New theories about networking in natural and social systems can help us visualise not-for-profit production and exchange, says Stuart Barlow
If you are curious about the current scientific revolution, in which science’s traditional reductionist approach is being superseded and long standing disciplinary boundaries are being fudged, then I can recommend Melanie Mitchell’s Complexity: A Guided Tour. It provides a very good overview of current scientific knowledge on how large-scale, complex, organised and adaptive behaviour emerges from simple interactions amongst myriad individuals. Mitchell explains, in language the general reader will understand, how new scientific theories are being developed to understand the workings of complex systems, both within nature and society. Although there will be times when you might feel that you just can’t get your mind around some of it, persevere, it is worth it.
There are a number of rare insights into the links between science and society, as when Mitchell describes current developments in the field of genetics. She shows how scientific certainties are now in a constant state of flux, as the science of genetics is becoming more complex following the mapping of the human genome and how epigenetics is explaining how a gene’s function can change without modifying its DNA sequence (by using genetic switches). While this helps to explain why the beaks of finches, found by Darwin on the Galápagos Islands, were able to vary so rapidly in evolutionary terms, what is really interesting is how this is impacting on the economic and regulatory foundations of the international biotechnology industry, because these new discoveries are questioning the functions of genes patented by the industry. Unfortunately, Mitchell doesn’t recognise the obscene fact of the commodification of human genes by the biotechnology industry to make profits in the first place.
Despite this shortcoming Complexity: A Guided Tour should be praised for recognising the fact that there is a relationship between science and society by exploring the philosophical implications of how information takes on purpose (or meaning) in complex systems. While Mitchell recognises this as an important philosophical question, I believe, she limits the potential of her understanding of what is happening by avoiding the one philosophical method which is really capable of understanding how consciousness evolves – materialist dialectics. Although this might be understandable for someone who is part of the American scientific establishment, Marx and Engels developed the science of materialistic dialectics to understand “things and their representations, ideas, in their essential connection, concatenation, motion, origin, and ending”  and they were clear that nature was the living proof of materialist dialectics. Although Mitchell briefly mentions the palaeontologist and evolutionary biologist Stephen Jay Gould, the materialist dialectical approach of scientists like Richard Levins and Richard Lewontin, as demonstrated in their The Dialectical Biologist, is missing.
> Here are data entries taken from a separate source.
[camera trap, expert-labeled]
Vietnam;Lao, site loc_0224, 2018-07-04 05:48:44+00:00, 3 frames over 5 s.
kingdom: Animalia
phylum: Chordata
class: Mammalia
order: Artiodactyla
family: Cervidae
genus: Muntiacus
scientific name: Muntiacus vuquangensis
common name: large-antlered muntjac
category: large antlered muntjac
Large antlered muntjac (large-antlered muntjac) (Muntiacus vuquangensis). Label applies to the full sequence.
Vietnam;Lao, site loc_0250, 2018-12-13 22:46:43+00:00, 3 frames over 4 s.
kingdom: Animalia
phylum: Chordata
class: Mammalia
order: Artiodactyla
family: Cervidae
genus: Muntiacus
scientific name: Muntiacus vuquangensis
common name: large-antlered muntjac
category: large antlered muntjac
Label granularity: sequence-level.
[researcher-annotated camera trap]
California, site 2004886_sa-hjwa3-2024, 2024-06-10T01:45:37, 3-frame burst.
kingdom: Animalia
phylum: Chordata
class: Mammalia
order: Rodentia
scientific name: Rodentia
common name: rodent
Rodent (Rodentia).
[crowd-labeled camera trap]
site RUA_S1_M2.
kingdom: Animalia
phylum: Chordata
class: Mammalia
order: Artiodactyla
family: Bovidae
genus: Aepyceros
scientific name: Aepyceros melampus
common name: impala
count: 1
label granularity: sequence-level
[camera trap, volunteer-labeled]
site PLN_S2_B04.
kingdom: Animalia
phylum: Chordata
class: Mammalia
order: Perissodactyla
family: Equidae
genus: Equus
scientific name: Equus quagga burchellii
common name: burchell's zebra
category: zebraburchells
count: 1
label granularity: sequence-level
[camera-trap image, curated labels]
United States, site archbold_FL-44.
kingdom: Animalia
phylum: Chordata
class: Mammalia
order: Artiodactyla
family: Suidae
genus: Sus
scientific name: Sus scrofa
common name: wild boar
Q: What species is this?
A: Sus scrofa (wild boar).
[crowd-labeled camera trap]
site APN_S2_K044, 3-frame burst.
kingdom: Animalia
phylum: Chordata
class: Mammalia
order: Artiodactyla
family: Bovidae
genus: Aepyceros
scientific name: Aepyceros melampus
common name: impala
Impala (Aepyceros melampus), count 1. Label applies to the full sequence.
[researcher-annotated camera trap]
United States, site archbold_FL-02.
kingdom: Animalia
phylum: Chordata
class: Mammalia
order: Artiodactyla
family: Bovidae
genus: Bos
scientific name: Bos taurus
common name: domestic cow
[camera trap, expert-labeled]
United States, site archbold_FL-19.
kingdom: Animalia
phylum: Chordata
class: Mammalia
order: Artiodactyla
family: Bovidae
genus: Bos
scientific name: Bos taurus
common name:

Nonetheless, the book still offers many great insights and none more than in relation to the science of network thinking which considers the “relationships between entities rather than the entities themselves”, especially when these contain what are called small world networks. These have small average path lengths between nodes and relatively few long distance connections, relative to the total number of nodes, and what is important about them is that this allows information to travel quickly within these networks without incurring the high cost of creating and maintaining reliable long distance connections. Another insight worth further investigation is the research being done into scale free networks which appear to have a great deal of resilience when random nodes and links are deleted, allowing them to maintain their basic properties as a large scale free network. One such example is the World Wide Web. Mitchell explains how models of small world networks and scale free networks have opened up the idea of network thinking to many different scientific disciplines and has established network science as a field in its own right. What scientists are now trying to do is understand the dynamics of information and other qualities of networks in which the nodes and links continually change in both time and space.
Despite its philosophical limitations, Complexity: A Guided Tour shows us exciting developments within science and the potential opportunities for developing a greater understanding of how natural systems really work. As the book is meant to be an overview, all be it a very good one, you are left with a feeling of wanting to know more about many of the subjects it touches on. What is tantalising is that these new sciences could provide the means to manage social and economic networks more equitably. They could potentially show us how to develop new network forms that could link world wide networks of producers with those who need their products in not-for-profit ways, to replace the way capitalism has done over the last 200 years. A quote from the scientist Duncan Watts seems to suggest, whether consciously or not, the potential of this evolving science in that:
Next to the mysteries of dynamics on a network – whether it be epidemics of disease, cascading failures in power systems, or the outbreak of revolutions – the problems of networks that we have encountered up to now are just pebbles on the seashore.